#### Prompt
Set down every one of the items below word for word, leaving the pictures out of your answer.

····················

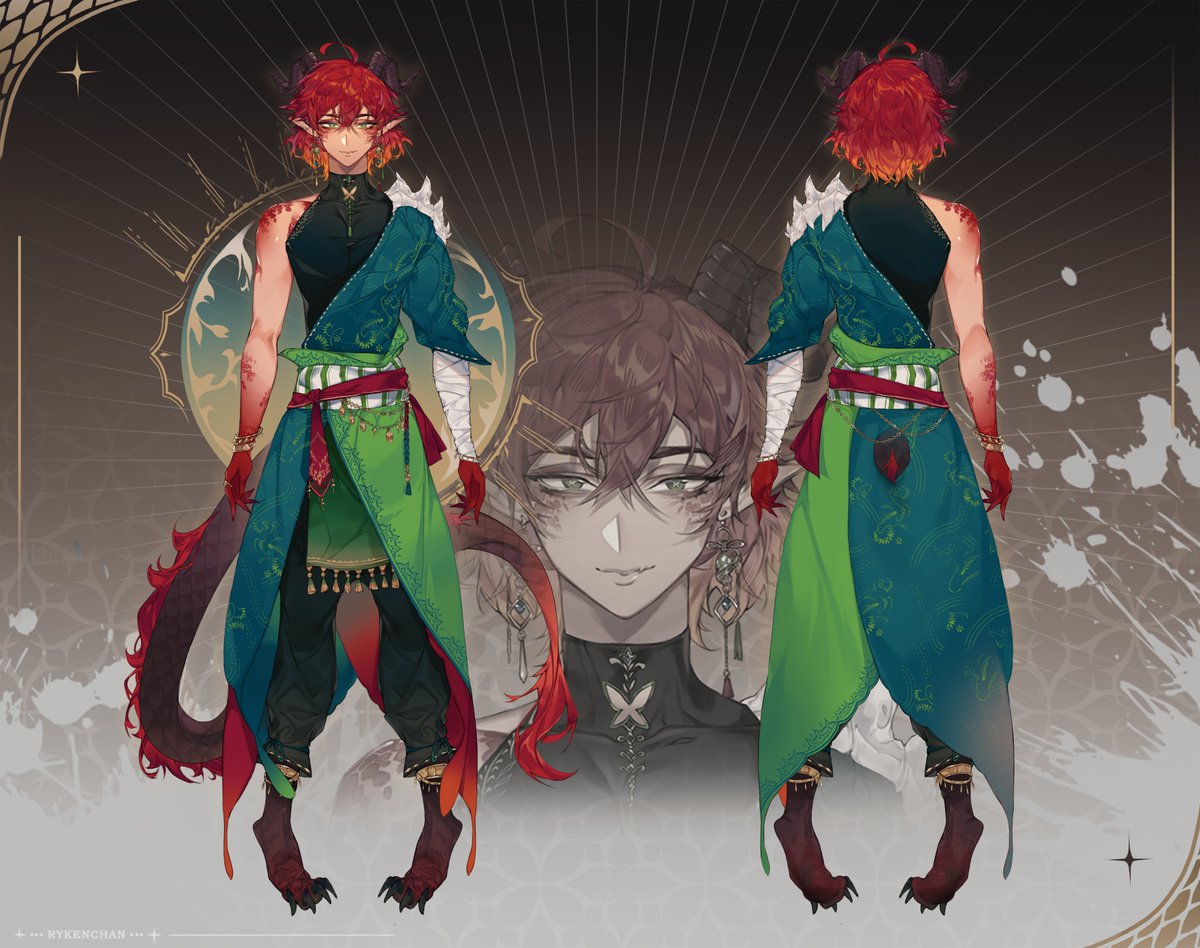 HeySolvae's tweet image. The Adventurer's Guild has a fresh new face! πΏπ
Hey hey! I'm Solvae - a faerie dragon vtuber who hoards stories instead of gold. I love drawing, FFXIV, and RPGS!
π¨: @rykenchan
Design: @LunarEdenn | @buboplague | @rykenchan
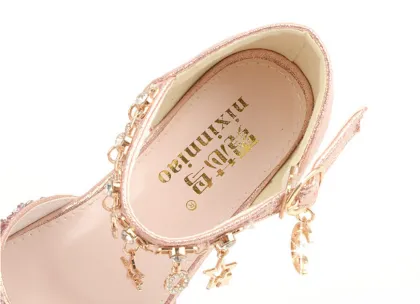 fish open mouth shoes girls sandals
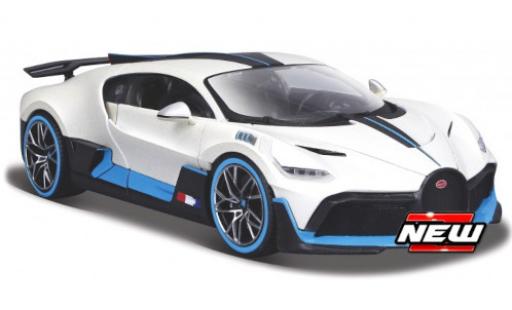 Bugatti Divo 1/24 Maisto grey/blue diecast model cars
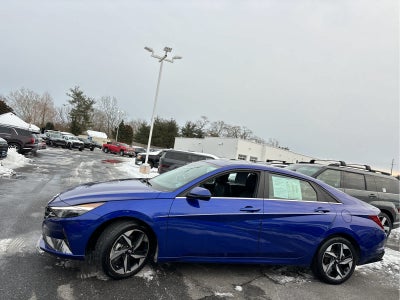 2023 Hyundai Elantra Limited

····················

#### Answer for this exercise
 HeySolvae's tweet image. The Adventurer's Guild has a fresh new face! πΏπ
Hey hey! I'm Solvae - a faerie dragon vtuber who hoards stories instead of gold. I love drawing, FFXIV, and RPGS!
π¨: @rykenchan
Design: @LunarEdenn | @buboplague | @rykenchan
 fish open mouth shoes girls sandals
 Bugatti Divo 1/24 Maisto grey/blue diecast model cars
 2023 Hyundai Elantra Limited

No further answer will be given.